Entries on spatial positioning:
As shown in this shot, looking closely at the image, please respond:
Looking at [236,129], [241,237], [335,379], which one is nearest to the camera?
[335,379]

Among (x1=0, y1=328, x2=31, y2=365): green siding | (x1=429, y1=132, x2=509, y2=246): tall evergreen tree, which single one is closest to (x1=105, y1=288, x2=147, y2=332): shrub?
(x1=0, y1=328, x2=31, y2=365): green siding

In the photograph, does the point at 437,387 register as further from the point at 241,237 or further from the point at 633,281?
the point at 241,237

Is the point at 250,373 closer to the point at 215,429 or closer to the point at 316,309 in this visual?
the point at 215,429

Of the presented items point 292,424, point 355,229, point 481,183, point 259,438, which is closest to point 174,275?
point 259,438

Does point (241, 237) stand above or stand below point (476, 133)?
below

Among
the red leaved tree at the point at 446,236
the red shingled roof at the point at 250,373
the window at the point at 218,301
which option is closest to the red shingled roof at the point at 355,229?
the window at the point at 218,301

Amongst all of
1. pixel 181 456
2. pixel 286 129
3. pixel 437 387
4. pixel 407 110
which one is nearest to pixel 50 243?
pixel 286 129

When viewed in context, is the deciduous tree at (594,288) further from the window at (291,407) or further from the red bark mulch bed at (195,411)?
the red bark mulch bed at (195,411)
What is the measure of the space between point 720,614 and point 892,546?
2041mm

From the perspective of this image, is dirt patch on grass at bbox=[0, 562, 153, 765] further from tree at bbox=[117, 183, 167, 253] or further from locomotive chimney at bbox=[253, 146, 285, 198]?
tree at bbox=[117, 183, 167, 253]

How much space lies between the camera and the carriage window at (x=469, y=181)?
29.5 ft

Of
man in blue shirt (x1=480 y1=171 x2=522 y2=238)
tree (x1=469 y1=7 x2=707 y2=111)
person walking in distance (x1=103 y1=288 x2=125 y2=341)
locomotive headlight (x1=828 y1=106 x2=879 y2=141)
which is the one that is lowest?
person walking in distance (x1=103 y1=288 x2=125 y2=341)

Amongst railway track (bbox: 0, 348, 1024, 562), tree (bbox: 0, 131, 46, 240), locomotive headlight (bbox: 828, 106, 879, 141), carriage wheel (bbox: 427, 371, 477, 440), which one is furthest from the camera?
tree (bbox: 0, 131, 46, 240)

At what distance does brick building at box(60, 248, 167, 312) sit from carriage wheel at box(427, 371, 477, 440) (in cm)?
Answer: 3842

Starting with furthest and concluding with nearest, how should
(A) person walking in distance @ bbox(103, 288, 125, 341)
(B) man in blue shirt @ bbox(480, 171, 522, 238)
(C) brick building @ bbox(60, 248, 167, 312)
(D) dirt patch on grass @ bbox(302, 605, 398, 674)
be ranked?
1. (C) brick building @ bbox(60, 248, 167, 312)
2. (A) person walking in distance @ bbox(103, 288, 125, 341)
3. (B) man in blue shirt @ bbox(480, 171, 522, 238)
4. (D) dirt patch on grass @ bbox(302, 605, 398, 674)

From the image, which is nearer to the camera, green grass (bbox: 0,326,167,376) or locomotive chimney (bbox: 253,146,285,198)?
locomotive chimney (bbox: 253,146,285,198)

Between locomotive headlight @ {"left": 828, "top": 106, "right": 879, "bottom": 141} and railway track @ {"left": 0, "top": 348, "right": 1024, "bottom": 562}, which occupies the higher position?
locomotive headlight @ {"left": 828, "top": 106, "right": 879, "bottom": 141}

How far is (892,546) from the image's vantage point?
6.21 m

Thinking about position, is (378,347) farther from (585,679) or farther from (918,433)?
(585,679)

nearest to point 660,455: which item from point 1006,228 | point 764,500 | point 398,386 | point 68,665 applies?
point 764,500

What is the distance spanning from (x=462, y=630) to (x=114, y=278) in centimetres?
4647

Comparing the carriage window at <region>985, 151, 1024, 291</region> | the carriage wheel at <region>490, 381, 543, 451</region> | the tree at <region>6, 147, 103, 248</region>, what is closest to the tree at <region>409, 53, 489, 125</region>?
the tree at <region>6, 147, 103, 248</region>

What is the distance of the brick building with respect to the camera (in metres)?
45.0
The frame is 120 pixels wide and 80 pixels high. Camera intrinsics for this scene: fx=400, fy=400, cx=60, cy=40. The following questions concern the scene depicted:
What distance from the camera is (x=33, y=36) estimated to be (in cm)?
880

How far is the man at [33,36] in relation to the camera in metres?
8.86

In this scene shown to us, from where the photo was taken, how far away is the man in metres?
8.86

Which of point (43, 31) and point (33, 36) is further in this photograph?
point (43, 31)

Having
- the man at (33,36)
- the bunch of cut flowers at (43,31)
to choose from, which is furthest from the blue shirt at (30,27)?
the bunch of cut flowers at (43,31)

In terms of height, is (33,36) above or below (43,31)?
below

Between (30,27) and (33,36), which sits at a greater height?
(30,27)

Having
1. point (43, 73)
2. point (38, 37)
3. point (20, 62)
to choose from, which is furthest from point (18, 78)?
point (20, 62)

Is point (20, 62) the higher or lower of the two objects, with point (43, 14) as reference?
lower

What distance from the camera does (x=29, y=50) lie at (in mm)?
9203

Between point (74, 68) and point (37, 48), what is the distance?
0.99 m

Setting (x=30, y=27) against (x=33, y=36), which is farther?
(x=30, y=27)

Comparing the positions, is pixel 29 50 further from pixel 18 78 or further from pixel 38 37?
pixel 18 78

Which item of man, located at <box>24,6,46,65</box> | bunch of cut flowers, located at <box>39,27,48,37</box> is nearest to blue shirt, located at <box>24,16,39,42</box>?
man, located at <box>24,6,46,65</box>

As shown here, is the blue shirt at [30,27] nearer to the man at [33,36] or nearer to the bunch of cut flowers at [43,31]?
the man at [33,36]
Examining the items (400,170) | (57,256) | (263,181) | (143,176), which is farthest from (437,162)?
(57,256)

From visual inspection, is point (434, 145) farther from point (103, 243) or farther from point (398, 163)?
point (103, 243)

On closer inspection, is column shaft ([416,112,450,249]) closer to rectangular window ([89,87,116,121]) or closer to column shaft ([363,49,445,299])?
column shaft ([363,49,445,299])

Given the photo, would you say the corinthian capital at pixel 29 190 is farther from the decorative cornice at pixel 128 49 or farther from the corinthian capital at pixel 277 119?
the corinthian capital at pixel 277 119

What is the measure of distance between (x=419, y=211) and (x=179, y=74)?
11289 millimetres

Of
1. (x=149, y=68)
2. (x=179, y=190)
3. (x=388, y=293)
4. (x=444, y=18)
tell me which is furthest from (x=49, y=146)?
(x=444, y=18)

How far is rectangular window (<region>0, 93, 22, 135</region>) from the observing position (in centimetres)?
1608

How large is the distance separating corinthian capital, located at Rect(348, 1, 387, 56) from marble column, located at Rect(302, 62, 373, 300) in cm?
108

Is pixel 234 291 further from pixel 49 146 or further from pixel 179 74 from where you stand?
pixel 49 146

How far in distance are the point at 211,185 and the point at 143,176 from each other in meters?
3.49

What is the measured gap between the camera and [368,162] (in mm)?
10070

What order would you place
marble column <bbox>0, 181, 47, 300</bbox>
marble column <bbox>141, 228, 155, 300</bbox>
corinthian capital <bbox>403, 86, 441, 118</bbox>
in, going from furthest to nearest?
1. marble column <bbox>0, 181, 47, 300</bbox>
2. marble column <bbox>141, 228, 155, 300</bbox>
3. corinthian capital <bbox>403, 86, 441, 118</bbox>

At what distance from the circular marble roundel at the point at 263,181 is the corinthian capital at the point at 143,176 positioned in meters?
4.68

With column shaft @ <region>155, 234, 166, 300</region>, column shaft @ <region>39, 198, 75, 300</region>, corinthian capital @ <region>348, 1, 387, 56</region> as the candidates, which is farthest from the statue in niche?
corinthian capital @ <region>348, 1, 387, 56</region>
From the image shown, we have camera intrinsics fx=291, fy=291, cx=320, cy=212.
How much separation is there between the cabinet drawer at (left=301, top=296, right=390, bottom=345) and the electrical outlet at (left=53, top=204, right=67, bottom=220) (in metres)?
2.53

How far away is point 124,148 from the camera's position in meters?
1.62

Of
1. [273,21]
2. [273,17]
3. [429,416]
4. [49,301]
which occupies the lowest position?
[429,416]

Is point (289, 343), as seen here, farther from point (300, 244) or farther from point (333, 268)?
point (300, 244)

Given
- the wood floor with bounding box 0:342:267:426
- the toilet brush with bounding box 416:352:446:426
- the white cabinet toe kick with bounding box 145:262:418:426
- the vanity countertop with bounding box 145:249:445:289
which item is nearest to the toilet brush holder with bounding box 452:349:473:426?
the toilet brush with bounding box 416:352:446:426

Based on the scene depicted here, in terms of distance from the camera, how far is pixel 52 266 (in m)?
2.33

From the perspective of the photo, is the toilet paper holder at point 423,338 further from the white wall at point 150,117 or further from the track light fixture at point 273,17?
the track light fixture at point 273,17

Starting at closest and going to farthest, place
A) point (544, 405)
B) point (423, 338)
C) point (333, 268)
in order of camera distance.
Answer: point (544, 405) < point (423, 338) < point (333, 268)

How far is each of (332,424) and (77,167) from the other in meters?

* _Required task_: Your task is to reproduce, exactly and exclusively, the lines from the one holding "With column shaft" through the final line of the listing.

* _Task output_:
With column shaft @ <region>155, 234, 166, 300</region>, column shaft @ <region>39, 198, 75, 300</region>, corinthian capital @ <region>348, 1, 387, 56</region> as the candidates, which is farthest from the statue in niche?
corinthian capital @ <region>348, 1, 387, 56</region>
From the image shown, we have camera intrinsics fx=291, fy=291, cx=320, cy=212.
How much separation is there between the cabinet drawer at (left=301, top=296, right=390, bottom=345) and the electrical outlet at (left=53, top=204, right=67, bottom=220) (in metres)?
2.53

How far away is point 124,148 from the camera's position in meters?
1.62

Of
1. [273,21]
2. [273,17]
3. [429,416]
4. [49,301]
which occupies the lowest position?
[429,416]

Is point (289, 343), as seen here, farther from point (300, 244) or farther from point (333, 268)?
point (300, 244)

Given
- the wood floor with bounding box 0:342:267:426
- the toilet brush with bounding box 416:352:446:426
- the white cabinet toe kick with bounding box 145:262:418:426
- the vanity countertop with bounding box 145:249:445:289
which item is nearest to the toilet brush holder with bounding box 452:349:473:426?
the toilet brush with bounding box 416:352:446:426

Based on the scene depicted here, in terms of distance from the camera, how far is pixel 52 266 (in m)?
2.33

From the perspective of the photo, is the toilet paper holder at point 423,338 further from the white wall at point 150,117 or further from the track light fixture at point 273,17?
the track light fixture at point 273,17

Starting at closest and going to farthest, place
A) point (544, 405)
B) point (423, 338)
C) point (333, 268)
in order of camera distance.
Answer: point (544, 405) < point (423, 338) < point (333, 268)

How far is each of (332,424) and (77,167) from the other in meters?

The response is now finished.